The K-means algorithm accepts the parameter K. Then, the N Data Objects input in advance are divided into k clusters to meet the cluster requirements: the object similarity in the same cluster is high; the similarity between objects in different clusters is small. Clustering similarity is calculated by using the mean value of objects in each cluster to obtain a "central object" (gravity center.

The K-means algorithm is the most classic partition-based clustering method and one of the top 10 typical data mining algorithms. The basic idea of the K-means algorithm is to cluster K points in a space and classify objects closest to them. Update the values of each cluster center by iteration until the best clustering result is obtained.

Assume that the sample set is divided into C categories. The algorithm is described as follows:

(1) Select the initial center of class C as appropriate;

(2) In the K iteration, the distance from any sample to the C center is obtained, and the sample is classified into the class with the shortest center;

(3) Update the center value of the class by means of the mean value;

(4) For all the C clustering centers, if the value remains unchanged after iteration (2) (3), the iteration ends. Otherwise, the iteration continues.

The biggest advantage of this algorithm is its simplicity and speed. The key of an algorithm is the initial Center Selection and distance formula.

II. Implementation of mahout kmeans clustering:
(1) The input parameter specifies all data points to be clustered, and clusters specifies the initial cluster center.
If the parameter k is specified
You can use org. Apache. hadoop. FS to randomly read K points from the specified input file and put them in clusters.

(2) Calculate this iteration based on the original data point and the clustering center of the previous iteration (or initial clustering ).
Output to the clusters-N directory.
This process is performed
Kmeansmapper \ kmeanscombiner \ kmeansreducer \ kmeansdriver implementation

Kmeansmapper: Read the previous iteration generation or initial cluster center during mapper initialization in configure
(Each mapper is read into all cluster centers );
The map method calculates the class closest to each vertex of the input and adds the class
The output key is the cluster ID of the vertex, and the value is the kmeansinfo instance, which includes the number of vertices and the sum of each component.
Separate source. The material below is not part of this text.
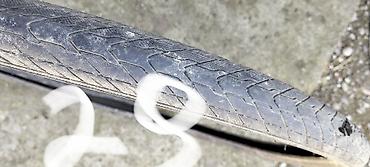 velosiped 20 luk: Razılaşma yolu ilə ucuz qiymətə verirəm Barter de olar istəyən mesaj — 4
Kmeanscombiner: accumulates the sum of the number of points and the sum of each component under the same cluster ID output by kmeansmapper.
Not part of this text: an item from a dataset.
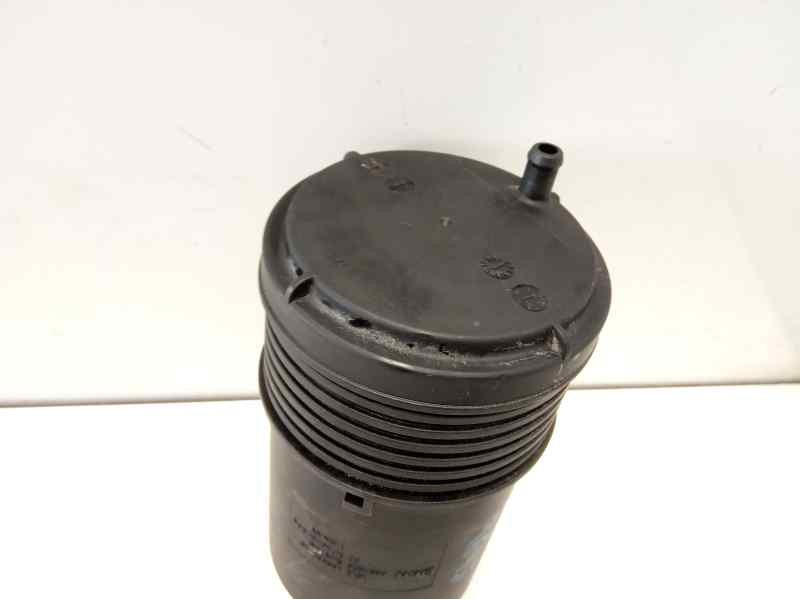 Recambio de filtro carbono activo para bmw f 800 r 800 r referencia OEM IAM 8557626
Kmeansreducer: calculates the clustering center of this iteration by accumulating the number of points and the sum of each component under the same cluster ID;
Determine whether the clustering has been converged based on the input delta: the distance between the last iteration cluster center and the current iteration cluster center <delta;
Output the clustering centers and whether or not to converge the labels

Kmeansdriver: controls the iteration process until the maximum number of iterations is exceeded or all clusters have converged.
After each iteration, kmeansdriver reads all the clusters in its clusters-N directory.
Then the entire kmeans clustering process converges.

Parameter Adjustment:

Manhout kmeans clustering has two important parameters: convergence delta and maximum number of iterations

The smaller the Delta value, the higher the convergence condition. Therefore, the number of eventually converged clusters may decrease,

The maximum number of iterations is determined by the number of converged clusters after each iteration. The iteration can be stopped when the number of converged clusters is almost no longer changing or fluctuating.

 

Contact Us

The content source of this page is from Internet, which doesn't represent Alibaba Cloud's opinion; products and services mentioned on that page don't have any relationship with Alibaba Cloud. If the content of the page makes you feel confusing, please write us an email, we will handle the problem within 5 days after receiving your email.
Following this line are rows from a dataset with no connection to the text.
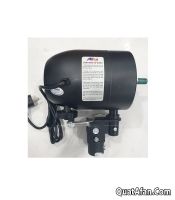 Motor quạt AFan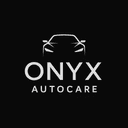Onyx AutoCare logo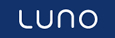coupon promotionnel Luno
If you find any instances of plagiarism from the community, please send an email to: info-contact@alibabacloud.com and provide relevant evidence. A staff member will contact you within 5 working days.

A Free Trial That Lets You Build Big!

Start building with 50+ products and up to 12 months usage for Elastic Compute Service

  • Sales Support

    1 on 1 presale consultation

  • After-Sales Support

    24/7 Technical Support 6 Free Tickets per Quarter Faster Response

  • Alibaba Cloud offers highly flexible support services tailored to meet your exact needs.